OCR occasionally produces a replicant of the searchable PDF in Global Inbox

Hello,

In the process of manually applying OCR to individual PDFs, occasionally a replicant of the produced searchable PDF will be generated in the Global Inbox. This phenomenon happens sporadically without any discernible patterns.

I searched in the forum and found two potentially related posts, neither of which seemed to reach a definitive answer:

Here are some of my settings that may be relevant, judging from the above threads:

  • DEVONthink Preferences > OCR > Original Document: Move to Trash is unchecked.
  • This phenomenon only occurs to a small portion, I’d estimate <10%, of the OCR’d files.
  • I only have one Smart Rule, Filter duplicates, installed at the moment.
    Screen shot of smart rule

If there’s only one instance of a record (i.e. it isn’t replicated) and the record’s location is inside the Tags group then DEVONthink creates a replicant in the database’s inbox.

I guess you’re applying OCR via a Smart Group and didn’t notice that some records only exist in the Tags group. And it’s created in the global inbox because that’s the record’s database.

1 Like

Hi, thanks for sharing your insight!

That might be the case. I’m using a Smart Group to filter all the documents that need OCR, but I do use ⌘R to Reveal the record before applying OCR. Taking your theory into consideration, maybe for some records I forgot to Reveal them first, and some of them happen to exist only in the Tags group.

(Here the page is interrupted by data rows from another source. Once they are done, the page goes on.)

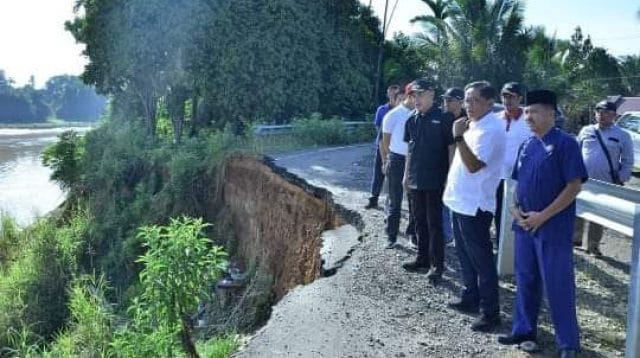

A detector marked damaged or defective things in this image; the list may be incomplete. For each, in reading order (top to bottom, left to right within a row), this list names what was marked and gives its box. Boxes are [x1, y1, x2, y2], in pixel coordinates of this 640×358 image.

damaged road [234, 144, 624, 356]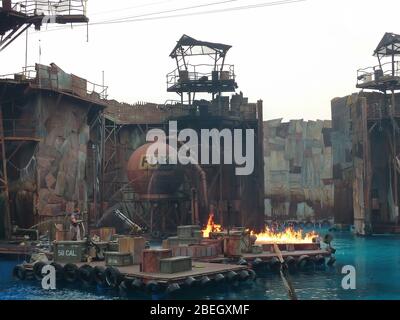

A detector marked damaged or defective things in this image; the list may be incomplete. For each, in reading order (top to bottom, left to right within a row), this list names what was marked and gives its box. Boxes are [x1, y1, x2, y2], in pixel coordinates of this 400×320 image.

large rusty tank [126, 143, 184, 200]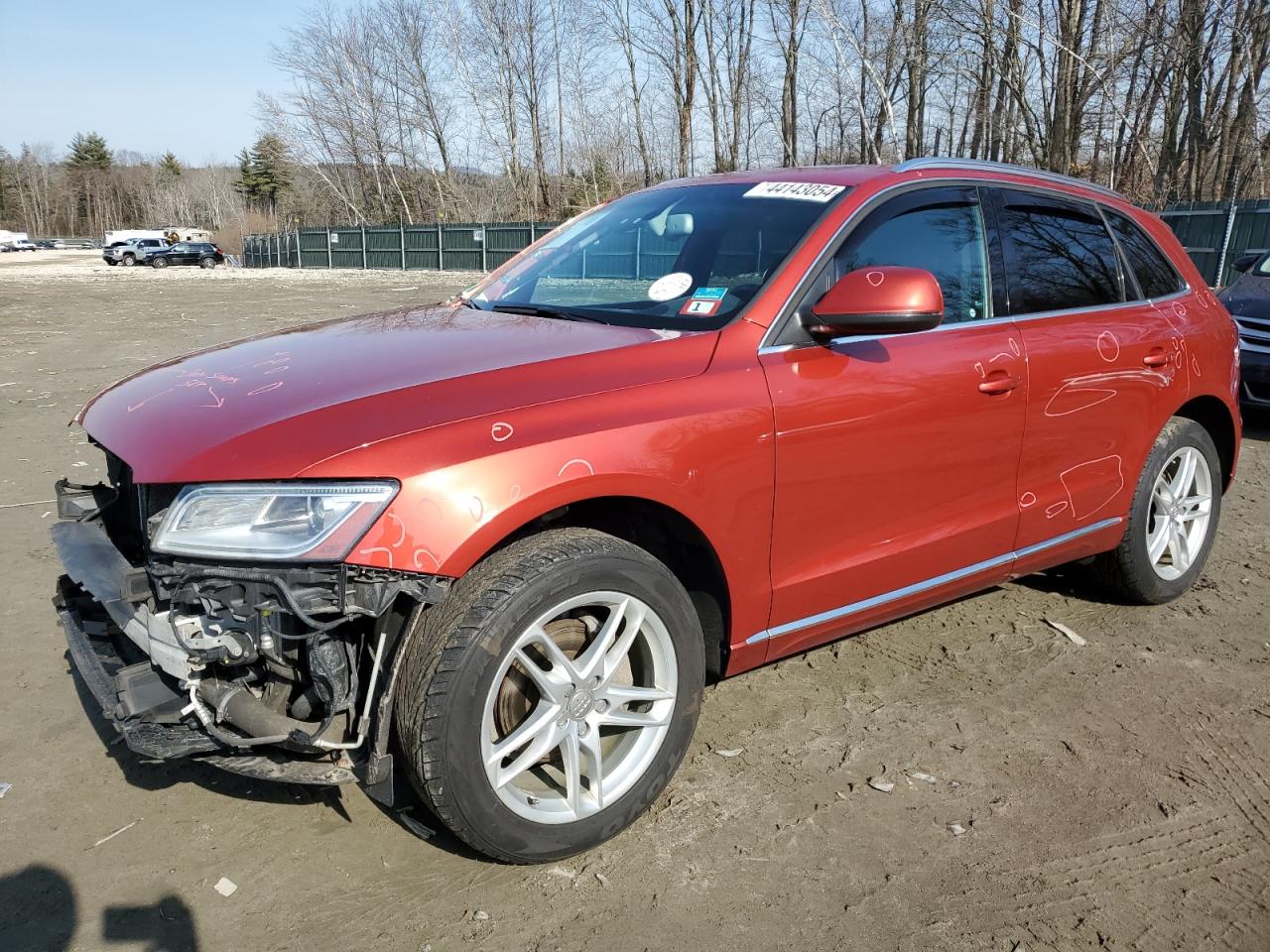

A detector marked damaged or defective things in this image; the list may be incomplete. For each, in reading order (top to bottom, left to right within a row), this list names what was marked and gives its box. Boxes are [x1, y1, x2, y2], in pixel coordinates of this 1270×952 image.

damaged front bumper [53, 477, 451, 796]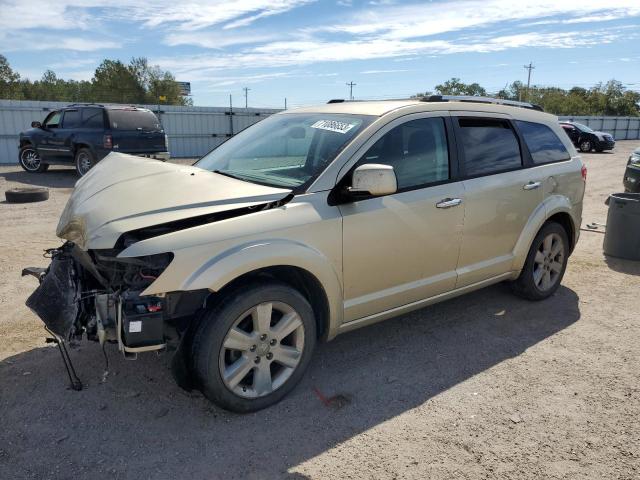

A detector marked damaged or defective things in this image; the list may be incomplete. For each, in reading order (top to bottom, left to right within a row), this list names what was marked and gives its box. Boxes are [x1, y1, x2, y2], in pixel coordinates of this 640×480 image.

autobody damage [25, 154, 294, 368]
damaged dodge journey [25, 96, 584, 412]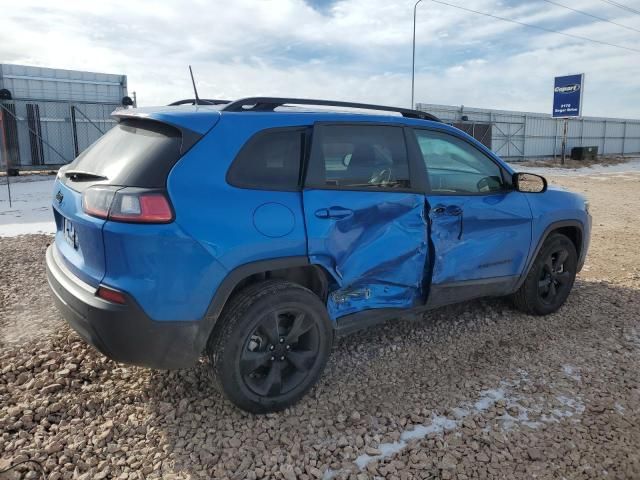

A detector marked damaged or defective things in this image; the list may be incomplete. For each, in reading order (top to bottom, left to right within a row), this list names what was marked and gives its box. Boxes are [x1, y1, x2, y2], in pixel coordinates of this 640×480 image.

Some weeks ago, I did notice that a small portion of my records only belonged to the Tags group. I tried to fix it but didn’t find a way, so I decided to forget about it. Now that you brought it up again, is there any way (e.g. Smart Groups) to filter all the records that only exist in the Tags group? Thanks :smiley:

This script replicates records to the root.

1 Like

Thank you for sharing the script!

I selected all the records (by searching for kind:any in All Databases) and ran the script in Apple’s Script Editor but did not notice any new replicants created (by searching for item:replicated in All Databases). Now I’m confused again: does this result mean I do not have any records that only exist in the Tags group? Then I guess all such records have already been discovered and dealt with during my OCR process?

Yes.

1 Like

The issue happened again, which was the first time after I made this post. This time I am confident the original scanned PDF did exist in a group before I applied OCR, so there is indeed something else going on here.

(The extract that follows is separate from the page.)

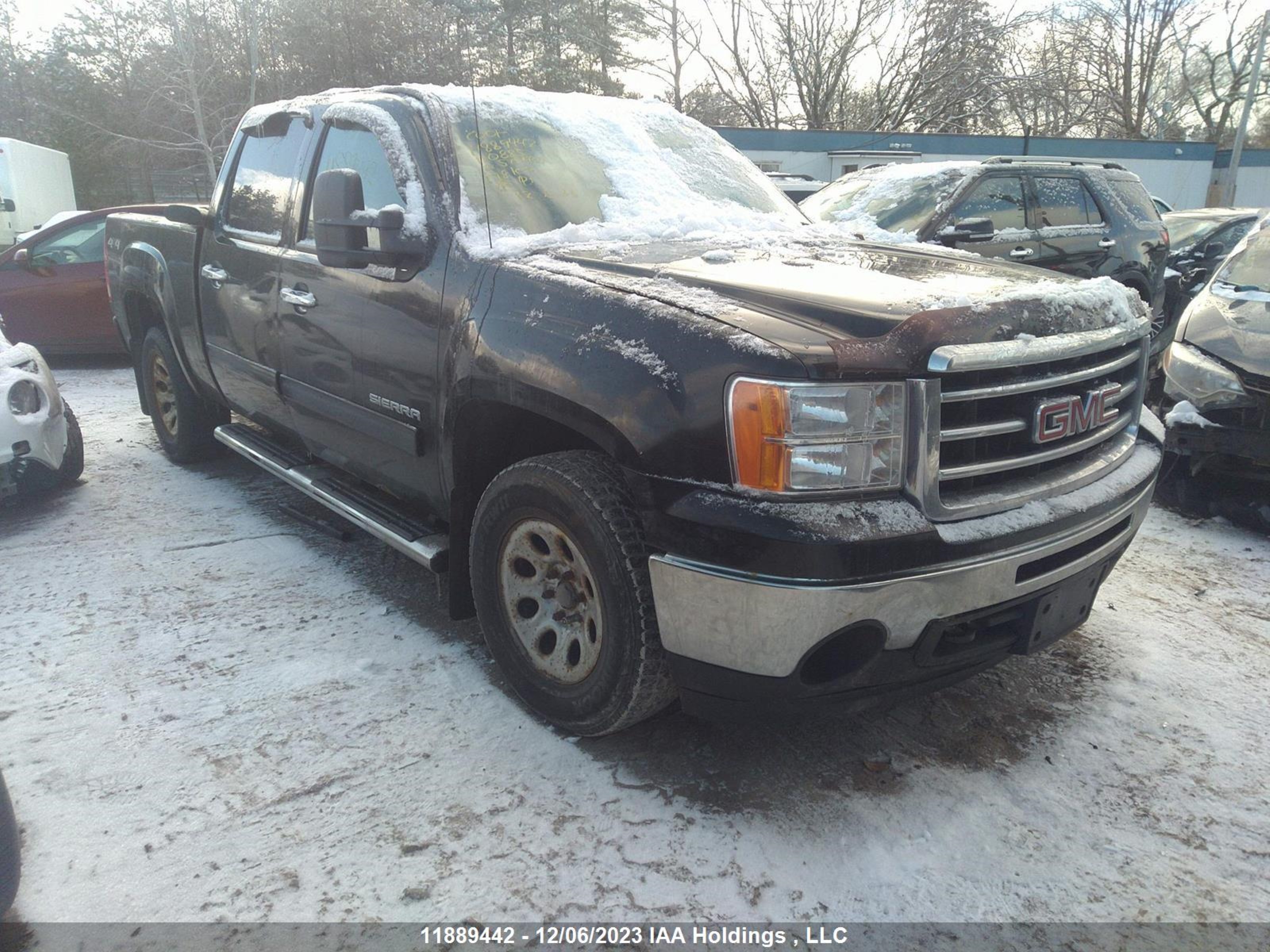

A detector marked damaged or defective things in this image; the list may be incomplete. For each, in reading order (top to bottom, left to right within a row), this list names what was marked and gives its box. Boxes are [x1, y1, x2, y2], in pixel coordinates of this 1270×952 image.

rusty steel wheel rim [150, 350, 180, 439]
rusty steel wheel rim [498, 523, 602, 685]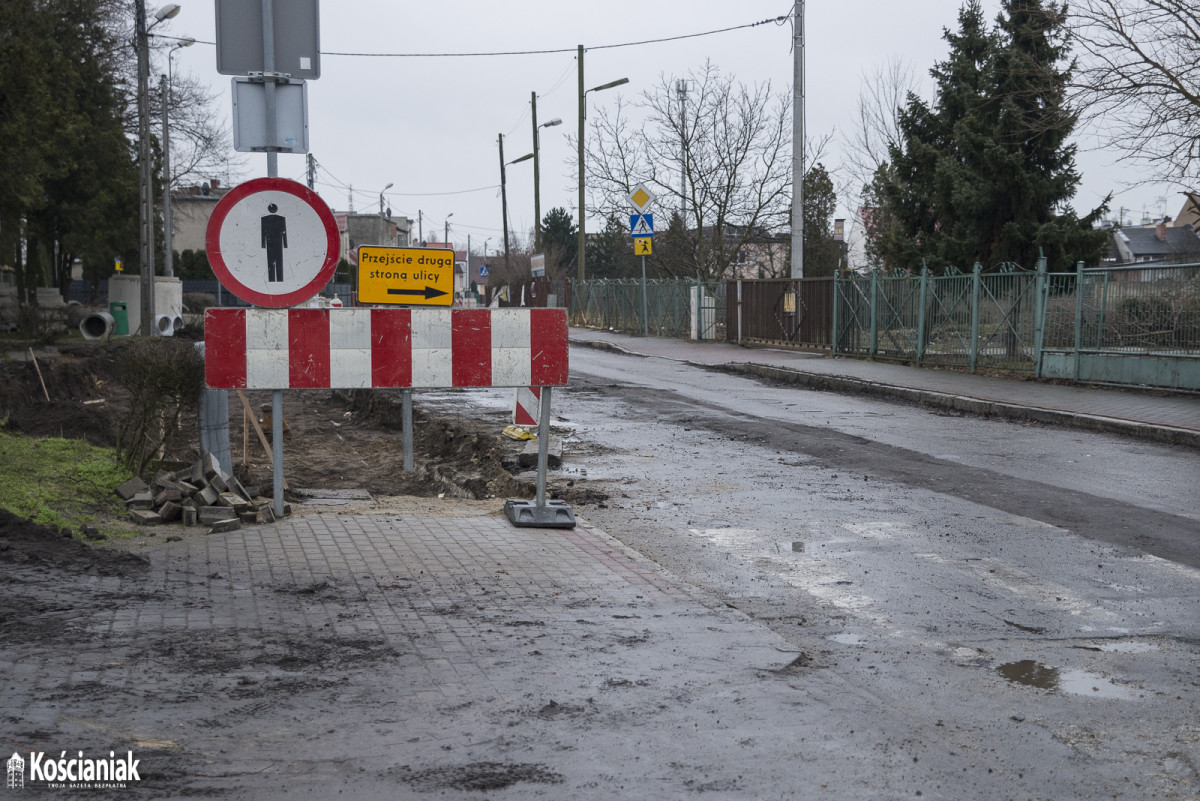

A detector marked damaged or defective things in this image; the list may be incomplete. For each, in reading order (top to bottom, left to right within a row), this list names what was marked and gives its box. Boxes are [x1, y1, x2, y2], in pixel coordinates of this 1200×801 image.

Hi there, I am occasionally experiencing the exact same issue. To me it seems to be a bug (using DEVONthink Pro 3.8.2 on macOS 12.2.1).

Are there any news regarding this topic?

Are you able to reproduce this?

Yes, I could reproduce it several times in a row on a specific pdf document. Revealed it before.

Each time two files were created, one in the original folder and one in the global inbox, both indicated as replicants. When I delete the one in the inbox, the file in the original folder is no longer indicated as replicant.

Note: the option to delete the original file during the OCR process is set to OFF in my settings (I like to check manually if everything was converted correctly).

How exactly did you reproduce this? Does it depend on the PDF or are certain steps sufficient?

It only happens to SOME pdf files, not to each and every one.

Today, I went through some groups in my databases and manually OCR’d pdf files that needed it (low or 0 word count). I stumbled upon a random pdf file, manually OCR’d it and the above described behaviour appeared. I deleted both replicants and manually OCR’d the original file again, and again, two replicants were produced (one in the same folder, one in the global inbox).

At this point, I can’t see a specific pattern which PDFs are vulnerant to this behaviour. This one had a 0 word count and was somehow old (created 2016).

Does this also happen after exporting the document, importing it again and OCRing the imported one?

Okay, I first have to find a file again, which produces this behaviour… :sweat_smile: as I deleted the last one.

Thank you for your help so far.

Did you have a smart rule that may have produce the replication behavior, but you deleted the rule?

No smart rules, just smart groups. But I definitely OCR’d this pdf from its very own group.

Yes. I am confident I found the cause now: it happens everytime you OCR a protected pdf file (read-only mode). Somehow, when the OCRing has finished, two new identical files are created: one in the same folder as the original file (source), and one in the inbox. Both are red and italic (so marked as replicants). If I delete the one in the inbox, then the other new file in the source folder is no longer marked as a replicant. The OCR-process seems to have worked fine, and the OCR’d new pdf file also has no protection (read-only mode) anymore.

Is this behaviour supposed to be like that?

Is this an indexed file you’re dealing with?

No, it’s imported to the database and managed by DEVONthink.

What’s the original location actually?